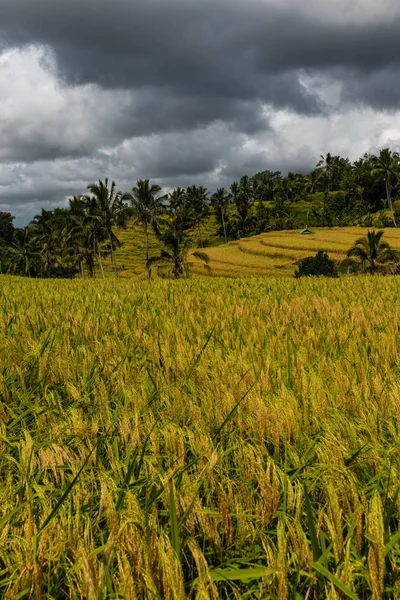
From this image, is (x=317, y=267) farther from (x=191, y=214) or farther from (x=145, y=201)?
(x=191, y=214)

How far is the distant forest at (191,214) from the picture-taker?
40.4 metres

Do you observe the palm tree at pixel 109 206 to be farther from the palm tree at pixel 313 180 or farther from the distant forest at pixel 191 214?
the palm tree at pixel 313 180

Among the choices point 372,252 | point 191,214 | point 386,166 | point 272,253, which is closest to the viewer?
point 372,252

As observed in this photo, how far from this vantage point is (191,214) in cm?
7575

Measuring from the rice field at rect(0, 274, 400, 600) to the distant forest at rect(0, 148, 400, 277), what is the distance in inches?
1060

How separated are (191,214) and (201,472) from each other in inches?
3013

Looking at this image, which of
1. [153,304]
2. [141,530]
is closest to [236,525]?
[141,530]

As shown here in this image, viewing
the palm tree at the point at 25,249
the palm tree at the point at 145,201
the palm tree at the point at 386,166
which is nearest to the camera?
the palm tree at the point at 145,201

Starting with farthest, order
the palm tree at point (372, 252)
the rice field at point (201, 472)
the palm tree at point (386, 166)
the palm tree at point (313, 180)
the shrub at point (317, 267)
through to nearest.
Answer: the palm tree at point (313, 180) → the palm tree at point (386, 166) → the shrub at point (317, 267) → the palm tree at point (372, 252) → the rice field at point (201, 472)

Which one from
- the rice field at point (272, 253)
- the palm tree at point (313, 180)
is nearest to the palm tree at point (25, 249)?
the rice field at point (272, 253)

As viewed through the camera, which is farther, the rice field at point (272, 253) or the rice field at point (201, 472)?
the rice field at point (272, 253)

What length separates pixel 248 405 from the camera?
5.36 ft

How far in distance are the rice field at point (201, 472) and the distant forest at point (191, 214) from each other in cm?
2693

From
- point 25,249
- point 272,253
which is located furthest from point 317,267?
point 25,249
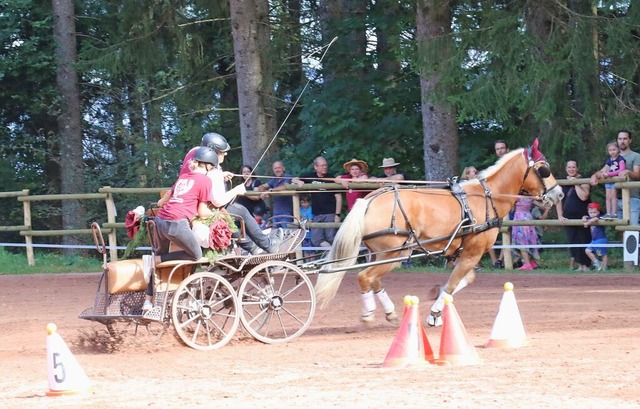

★ ★ ★ ★

* **What is asked**
Return everything in the listing above from the line containing "Looking at this image, which of" down to the end of the listing, both ends included, character for character. Leave the pictures out of your answer.

* **Answer to the task**
Looking at this image, which of
1. [153,304]
2. [141,530]
is closest to [236,525]?
[141,530]

As shown here in this image, viewing
the palm tree at the point at 25,249
the palm tree at the point at 145,201
the palm tree at the point at 386,166
which is nearest to the camera?
the palm tree at the point at 145,201

Starting with farthest, order
the palm tree at point (372, 252)
the rice field at point (201, 472)
the palm tree at point (386, 166)
the palm tree at point (313, 180)
the shrub at point (317, 267)
through to nearest.
Answer: the palm tree at point (313, 180) → the palm tree at point (386, 166) → the shrub at point (317, 267) → the palm tree at point (372, 252) → the rice field at point (201, 472)

Which one from
- the rice field at point (272, 253)
- the palm tree at point (313, 180)
is nearest to the palm tree at point (25, 249)?
the rice field at point (272, 253)

As viewed through the camera, which is farther, the rice field at point (272, 253) or the rice field at point (201, 472)?
the rice field at point (272, 253)

What length separates pixel 248 405 from the camera?
5.36 ft

How far in distance are the rice field at point (201, 472) and the distant forest at point (191, 214) from each other in cm?
2693

From
- point 25,249
- point 272,253
which is located furthest from point 317,267?
point 25,249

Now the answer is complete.